NeurIPS 2019
Sun Dec 8th through Sat the 14th, 2019 at Vancouver Convention Center
Paper ID:3479
Title:Grid Saliency for Context Explanations of Semantic Segmentation

Reviewer 1


		
1. Grid saliency can produce spatially coherent explanations for dense prediction networks firstly. This work seems to be sufficiently innovative and meaningful. 2. Experiment results are clear in the context biases research on synthesis dataset. However, a comparative analysis should be more detailed. The grid saliency is based on perturbation saliency method, while other contrast methods are belong to gradient-based saliency methods. I have doubts about the relationship between these methods. ------------------------------------ The author responses provided a comparative analysis of two methods. 3. For the real-world dataset cityscapes, more quantitative results are expected to be provided in the submission like the numerical results in supplementary material. I am also interested in how to use context explanations of erroneous predictions to improve the performance. --------------------------- The author responses provided quantitative experiment results and more details about the practice.

Reviewer 2


		
1. The major concern with this works is that the impact of the work seems to be limited, and I am not sure if the practitioners would be interested in grid saliency and how would this be useful for them. 2. The explanation of how to obtain grid saliency map is not clear. For example, in equation 2, the M*_grid is not clear how to obtain from the optimization.
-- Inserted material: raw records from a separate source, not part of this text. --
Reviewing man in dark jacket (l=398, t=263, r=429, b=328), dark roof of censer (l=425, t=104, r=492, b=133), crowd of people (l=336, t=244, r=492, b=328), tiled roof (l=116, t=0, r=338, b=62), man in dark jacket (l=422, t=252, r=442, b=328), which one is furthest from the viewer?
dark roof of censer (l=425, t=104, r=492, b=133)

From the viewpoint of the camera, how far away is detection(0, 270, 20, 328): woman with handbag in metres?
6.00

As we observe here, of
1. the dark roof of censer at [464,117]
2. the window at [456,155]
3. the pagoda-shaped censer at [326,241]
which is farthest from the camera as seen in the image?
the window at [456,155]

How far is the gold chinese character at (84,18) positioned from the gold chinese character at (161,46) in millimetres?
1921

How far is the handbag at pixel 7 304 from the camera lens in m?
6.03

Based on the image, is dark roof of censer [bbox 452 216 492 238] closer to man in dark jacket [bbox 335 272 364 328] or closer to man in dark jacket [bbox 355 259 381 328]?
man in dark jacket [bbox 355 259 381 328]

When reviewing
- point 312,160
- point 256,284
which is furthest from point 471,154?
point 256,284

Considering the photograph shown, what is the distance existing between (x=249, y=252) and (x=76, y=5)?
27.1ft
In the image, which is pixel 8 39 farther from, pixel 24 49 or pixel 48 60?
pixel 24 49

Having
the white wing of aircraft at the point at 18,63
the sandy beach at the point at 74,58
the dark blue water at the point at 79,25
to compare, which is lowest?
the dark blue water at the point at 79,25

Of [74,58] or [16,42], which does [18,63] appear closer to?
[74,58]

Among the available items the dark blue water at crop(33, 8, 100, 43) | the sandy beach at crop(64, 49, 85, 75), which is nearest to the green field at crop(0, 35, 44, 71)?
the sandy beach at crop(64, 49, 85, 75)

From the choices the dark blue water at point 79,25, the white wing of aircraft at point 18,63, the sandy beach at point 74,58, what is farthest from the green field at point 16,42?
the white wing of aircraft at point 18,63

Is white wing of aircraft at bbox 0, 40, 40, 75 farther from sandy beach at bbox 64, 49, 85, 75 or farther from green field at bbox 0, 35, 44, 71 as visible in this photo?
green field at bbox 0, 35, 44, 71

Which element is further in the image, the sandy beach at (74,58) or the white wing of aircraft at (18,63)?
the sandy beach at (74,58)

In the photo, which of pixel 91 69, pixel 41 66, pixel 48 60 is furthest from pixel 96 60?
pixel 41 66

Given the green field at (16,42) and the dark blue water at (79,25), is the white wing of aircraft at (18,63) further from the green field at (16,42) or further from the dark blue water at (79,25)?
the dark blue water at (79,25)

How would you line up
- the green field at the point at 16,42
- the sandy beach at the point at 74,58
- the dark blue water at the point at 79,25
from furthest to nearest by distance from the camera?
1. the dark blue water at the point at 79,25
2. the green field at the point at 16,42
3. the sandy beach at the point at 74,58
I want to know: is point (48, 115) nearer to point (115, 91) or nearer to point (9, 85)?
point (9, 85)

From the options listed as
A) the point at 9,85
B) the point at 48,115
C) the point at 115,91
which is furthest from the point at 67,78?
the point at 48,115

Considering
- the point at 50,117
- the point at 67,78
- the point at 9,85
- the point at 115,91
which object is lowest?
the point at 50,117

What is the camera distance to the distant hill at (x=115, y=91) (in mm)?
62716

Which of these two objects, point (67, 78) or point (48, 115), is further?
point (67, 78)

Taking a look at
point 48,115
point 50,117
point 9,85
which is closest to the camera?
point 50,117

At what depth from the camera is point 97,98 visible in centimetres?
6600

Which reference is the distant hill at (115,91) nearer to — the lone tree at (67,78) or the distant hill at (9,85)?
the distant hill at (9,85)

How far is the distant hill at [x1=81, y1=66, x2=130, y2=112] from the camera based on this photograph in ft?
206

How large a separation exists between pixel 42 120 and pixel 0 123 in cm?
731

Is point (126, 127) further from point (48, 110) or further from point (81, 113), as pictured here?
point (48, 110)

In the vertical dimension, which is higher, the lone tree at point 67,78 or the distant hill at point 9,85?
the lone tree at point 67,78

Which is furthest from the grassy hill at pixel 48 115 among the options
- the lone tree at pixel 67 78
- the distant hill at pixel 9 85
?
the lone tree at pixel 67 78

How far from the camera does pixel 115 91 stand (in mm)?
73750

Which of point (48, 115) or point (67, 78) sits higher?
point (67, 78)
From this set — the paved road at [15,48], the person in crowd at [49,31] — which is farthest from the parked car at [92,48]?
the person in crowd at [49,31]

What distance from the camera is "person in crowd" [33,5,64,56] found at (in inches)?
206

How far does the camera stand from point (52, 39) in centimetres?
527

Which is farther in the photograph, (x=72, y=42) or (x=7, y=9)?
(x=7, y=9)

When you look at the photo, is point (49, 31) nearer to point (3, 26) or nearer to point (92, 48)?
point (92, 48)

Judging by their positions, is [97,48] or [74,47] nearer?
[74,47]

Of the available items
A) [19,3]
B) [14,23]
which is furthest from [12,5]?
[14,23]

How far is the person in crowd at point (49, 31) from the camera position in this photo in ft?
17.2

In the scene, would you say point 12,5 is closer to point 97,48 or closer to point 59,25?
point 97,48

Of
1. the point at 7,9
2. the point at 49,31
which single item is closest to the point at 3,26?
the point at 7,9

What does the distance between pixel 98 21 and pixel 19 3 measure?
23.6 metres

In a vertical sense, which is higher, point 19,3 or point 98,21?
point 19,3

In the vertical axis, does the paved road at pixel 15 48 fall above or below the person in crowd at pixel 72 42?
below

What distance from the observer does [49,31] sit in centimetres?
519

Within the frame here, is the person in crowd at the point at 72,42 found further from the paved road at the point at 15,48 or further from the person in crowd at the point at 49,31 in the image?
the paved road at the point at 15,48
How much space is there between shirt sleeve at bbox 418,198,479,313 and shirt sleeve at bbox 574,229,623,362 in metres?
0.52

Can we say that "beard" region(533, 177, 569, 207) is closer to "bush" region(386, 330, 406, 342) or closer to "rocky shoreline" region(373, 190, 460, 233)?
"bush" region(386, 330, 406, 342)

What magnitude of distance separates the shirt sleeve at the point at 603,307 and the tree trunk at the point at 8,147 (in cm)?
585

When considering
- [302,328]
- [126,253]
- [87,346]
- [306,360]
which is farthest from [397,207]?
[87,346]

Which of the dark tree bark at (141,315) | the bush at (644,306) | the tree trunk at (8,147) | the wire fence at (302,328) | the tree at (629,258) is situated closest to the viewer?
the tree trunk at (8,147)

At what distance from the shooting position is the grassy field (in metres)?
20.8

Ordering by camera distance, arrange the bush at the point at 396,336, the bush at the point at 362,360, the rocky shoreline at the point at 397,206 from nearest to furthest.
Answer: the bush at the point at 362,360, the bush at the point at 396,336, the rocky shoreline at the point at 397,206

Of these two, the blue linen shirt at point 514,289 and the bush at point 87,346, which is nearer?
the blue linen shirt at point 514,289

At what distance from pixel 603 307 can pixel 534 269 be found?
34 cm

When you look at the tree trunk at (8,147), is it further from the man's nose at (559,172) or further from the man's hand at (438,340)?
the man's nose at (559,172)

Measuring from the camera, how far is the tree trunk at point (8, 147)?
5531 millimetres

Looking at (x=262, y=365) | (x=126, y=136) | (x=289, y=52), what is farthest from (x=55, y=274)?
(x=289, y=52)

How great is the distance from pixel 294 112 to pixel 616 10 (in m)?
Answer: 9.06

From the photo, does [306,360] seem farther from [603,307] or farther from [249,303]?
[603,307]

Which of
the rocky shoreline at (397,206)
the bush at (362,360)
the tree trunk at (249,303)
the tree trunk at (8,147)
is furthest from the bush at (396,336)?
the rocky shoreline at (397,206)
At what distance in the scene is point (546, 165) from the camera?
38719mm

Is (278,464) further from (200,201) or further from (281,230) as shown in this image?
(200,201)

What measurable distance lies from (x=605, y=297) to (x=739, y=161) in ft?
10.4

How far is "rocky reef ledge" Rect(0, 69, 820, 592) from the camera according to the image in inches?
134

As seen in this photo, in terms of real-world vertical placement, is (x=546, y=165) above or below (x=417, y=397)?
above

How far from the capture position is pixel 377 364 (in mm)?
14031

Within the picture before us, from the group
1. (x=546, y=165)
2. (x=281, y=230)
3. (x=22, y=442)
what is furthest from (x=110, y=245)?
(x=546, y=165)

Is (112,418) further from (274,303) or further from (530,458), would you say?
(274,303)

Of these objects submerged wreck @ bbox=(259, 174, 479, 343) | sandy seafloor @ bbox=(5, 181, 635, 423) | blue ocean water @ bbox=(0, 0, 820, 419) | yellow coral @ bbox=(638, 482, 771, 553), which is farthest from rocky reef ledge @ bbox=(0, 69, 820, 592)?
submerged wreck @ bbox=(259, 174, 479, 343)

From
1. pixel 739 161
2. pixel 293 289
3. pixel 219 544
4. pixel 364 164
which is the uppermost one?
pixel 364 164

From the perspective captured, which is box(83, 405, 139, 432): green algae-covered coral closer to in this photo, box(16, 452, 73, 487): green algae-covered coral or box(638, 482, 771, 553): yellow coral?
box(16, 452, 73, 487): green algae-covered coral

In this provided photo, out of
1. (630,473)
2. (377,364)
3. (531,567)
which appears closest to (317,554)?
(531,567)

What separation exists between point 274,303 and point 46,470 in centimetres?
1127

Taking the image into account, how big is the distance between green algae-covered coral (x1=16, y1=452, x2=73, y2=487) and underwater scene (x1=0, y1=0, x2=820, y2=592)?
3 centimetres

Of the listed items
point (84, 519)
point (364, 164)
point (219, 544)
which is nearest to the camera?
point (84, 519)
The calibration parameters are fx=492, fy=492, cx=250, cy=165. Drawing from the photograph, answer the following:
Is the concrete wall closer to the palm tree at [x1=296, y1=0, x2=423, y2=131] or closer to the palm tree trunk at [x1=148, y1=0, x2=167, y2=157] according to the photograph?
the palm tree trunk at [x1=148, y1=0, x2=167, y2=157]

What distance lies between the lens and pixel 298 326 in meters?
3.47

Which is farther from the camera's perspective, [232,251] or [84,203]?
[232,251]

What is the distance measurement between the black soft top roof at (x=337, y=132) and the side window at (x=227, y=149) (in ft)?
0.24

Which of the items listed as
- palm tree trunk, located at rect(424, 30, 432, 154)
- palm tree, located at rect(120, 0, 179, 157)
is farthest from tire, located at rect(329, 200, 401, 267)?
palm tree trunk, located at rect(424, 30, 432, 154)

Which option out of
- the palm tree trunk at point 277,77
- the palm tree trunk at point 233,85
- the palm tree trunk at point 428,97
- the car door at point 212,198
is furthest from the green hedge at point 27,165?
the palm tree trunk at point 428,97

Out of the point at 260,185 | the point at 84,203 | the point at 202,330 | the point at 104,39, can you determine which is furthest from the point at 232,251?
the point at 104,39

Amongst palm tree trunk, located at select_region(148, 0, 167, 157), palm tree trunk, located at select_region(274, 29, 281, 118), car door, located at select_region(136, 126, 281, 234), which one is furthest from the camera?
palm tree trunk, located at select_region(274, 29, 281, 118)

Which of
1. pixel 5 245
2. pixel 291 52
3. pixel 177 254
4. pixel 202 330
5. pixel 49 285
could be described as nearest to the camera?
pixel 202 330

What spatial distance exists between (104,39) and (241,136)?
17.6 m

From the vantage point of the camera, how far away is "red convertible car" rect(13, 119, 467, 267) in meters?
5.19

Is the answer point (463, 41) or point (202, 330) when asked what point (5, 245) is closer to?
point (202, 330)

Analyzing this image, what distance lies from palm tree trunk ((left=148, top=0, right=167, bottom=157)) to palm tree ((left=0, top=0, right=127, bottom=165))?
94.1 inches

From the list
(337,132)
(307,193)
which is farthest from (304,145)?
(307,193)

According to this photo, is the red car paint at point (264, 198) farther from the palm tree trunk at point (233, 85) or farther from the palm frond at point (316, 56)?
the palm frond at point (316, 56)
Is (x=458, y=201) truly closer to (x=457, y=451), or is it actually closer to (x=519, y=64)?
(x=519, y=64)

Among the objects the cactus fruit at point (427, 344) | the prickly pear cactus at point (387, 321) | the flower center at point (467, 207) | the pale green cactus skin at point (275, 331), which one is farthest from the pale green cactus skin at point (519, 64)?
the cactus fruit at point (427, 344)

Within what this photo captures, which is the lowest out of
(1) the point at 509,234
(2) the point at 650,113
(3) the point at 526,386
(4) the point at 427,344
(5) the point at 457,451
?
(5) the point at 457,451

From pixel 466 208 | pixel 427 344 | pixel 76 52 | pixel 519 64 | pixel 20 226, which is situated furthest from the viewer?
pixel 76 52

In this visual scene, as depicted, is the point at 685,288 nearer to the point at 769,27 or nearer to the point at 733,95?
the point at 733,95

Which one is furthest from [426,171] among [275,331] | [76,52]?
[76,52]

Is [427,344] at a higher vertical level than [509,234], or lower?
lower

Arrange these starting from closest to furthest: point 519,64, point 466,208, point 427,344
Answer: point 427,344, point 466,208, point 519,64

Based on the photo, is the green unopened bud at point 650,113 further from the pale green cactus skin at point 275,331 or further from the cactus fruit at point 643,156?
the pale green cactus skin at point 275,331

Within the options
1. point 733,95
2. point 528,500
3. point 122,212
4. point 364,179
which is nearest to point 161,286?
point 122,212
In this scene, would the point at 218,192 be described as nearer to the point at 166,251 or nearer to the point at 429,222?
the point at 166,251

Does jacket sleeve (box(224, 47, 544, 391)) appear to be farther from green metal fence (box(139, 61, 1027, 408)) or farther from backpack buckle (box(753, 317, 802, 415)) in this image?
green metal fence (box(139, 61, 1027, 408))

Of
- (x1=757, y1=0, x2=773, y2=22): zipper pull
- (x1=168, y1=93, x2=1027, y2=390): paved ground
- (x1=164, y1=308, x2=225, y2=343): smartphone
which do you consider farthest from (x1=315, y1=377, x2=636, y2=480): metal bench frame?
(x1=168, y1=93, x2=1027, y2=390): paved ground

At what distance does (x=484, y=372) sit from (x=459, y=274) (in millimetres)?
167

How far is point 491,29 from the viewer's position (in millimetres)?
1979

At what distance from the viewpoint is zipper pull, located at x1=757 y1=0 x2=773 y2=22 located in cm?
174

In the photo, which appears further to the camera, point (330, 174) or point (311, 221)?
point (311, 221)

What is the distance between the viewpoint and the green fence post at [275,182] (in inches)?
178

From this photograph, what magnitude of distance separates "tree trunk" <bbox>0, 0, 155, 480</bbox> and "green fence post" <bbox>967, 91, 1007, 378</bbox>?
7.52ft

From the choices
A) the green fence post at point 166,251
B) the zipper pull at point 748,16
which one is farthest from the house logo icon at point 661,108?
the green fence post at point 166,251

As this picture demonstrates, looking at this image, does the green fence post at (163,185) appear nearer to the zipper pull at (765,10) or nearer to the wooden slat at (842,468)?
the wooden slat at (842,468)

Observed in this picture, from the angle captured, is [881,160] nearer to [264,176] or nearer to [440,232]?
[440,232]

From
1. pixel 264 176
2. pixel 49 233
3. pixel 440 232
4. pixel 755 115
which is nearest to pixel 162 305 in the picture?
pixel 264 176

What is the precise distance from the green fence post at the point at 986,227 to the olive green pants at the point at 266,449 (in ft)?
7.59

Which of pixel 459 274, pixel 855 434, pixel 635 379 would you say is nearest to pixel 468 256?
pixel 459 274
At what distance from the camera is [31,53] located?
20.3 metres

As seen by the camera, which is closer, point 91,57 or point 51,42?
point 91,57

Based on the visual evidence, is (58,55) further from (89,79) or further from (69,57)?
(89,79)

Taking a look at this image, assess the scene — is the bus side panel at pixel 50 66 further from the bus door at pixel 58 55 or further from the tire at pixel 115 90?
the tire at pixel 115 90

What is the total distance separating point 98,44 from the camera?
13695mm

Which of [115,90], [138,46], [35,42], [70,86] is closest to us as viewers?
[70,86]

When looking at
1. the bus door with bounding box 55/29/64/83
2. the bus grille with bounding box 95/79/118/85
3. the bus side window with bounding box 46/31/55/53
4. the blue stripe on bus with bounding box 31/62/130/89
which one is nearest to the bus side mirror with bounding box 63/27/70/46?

How would the size of R affect the M? Would we always be able to obtain an optimal M*_grid given any request mask R? It is also not very clear how to twist the lambda to make this works.

Reviewer 3


		
ORIGINALITY To the best of my knowledge, there has been no previous study on deep neural networks about explaining pixel-wise predictions in image segmentation. QUALITY The reported results indicate the superiority of this perturbation-based method with respect to three gradient-based methods. Results seem convincing. CLARITY The text is clearly written, with the necessary visualizations and results, all of them commented to guide the reader's understanding. SIGNIFICANCE TRhe work makes an interesting and necessary step that will help the community working on this task, and any other pixel-wise one.